[Scene-based reasoning records]
■ ■ ■

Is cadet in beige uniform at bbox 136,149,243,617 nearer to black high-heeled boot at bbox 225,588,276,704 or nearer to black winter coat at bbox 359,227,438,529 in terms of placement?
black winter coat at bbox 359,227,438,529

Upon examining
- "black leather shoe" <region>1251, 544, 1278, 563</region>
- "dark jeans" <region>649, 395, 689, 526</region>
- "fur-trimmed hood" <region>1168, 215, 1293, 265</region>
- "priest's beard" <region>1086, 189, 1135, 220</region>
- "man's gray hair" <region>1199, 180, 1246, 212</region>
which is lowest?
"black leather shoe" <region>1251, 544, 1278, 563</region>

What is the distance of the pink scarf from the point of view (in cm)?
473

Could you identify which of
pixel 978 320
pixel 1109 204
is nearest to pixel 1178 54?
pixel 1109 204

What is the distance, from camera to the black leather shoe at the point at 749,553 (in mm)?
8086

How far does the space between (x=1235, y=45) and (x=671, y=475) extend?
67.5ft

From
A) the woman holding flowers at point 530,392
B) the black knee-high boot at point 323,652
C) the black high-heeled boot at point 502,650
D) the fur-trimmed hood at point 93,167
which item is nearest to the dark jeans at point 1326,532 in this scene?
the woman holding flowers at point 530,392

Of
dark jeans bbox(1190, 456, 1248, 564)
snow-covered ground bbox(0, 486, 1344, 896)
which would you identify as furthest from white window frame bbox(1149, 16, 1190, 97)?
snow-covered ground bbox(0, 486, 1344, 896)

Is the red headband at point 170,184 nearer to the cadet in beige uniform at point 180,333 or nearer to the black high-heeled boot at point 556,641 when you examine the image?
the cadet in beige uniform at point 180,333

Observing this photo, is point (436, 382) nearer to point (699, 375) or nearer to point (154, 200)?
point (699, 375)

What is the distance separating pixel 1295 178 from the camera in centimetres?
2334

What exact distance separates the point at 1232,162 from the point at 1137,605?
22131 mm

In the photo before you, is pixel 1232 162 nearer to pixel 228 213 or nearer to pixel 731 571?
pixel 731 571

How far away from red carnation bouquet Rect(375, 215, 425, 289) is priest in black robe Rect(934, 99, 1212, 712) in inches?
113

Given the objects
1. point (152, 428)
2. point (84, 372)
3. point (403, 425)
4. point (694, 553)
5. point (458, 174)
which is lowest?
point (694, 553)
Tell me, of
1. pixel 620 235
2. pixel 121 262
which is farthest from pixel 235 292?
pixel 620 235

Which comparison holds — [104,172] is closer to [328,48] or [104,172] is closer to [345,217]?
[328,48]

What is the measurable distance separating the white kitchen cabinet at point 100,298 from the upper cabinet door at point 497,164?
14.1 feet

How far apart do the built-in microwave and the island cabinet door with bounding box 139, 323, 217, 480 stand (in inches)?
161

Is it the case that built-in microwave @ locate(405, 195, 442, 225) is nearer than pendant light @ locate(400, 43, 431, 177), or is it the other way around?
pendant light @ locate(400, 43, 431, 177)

■ ■ ■

In the listing above, find the line containing "Tell me, of" and please quote exactly that line through the last one, and no other lines.

• _The output_
Tell me, of
1. pixel 620 235
2. pixel 121 262
which is farthest from pixel 235 292?
pixel 620 235

Which comparison holds — [104,172] is closer to [328,48] or [104,172] is closer to [345,217]?
[328,48]

What is the measurable distance separating the white kitchen cabinet at point 100,298 from the upper cabinet door at point 497,164?
14.1 feet

How far apart do the built-in microwave and the island cabinet door with bounding box 139, 323, 217, 480 stand (in inches)?
161

Is it the case that built-in microwave @ locate(405, 195, 442, 225) is nearer than pendant light @ locate(400, 43, 431, 177), or is it the other way around?
pendant light @ locate(400, 43, 431, 177)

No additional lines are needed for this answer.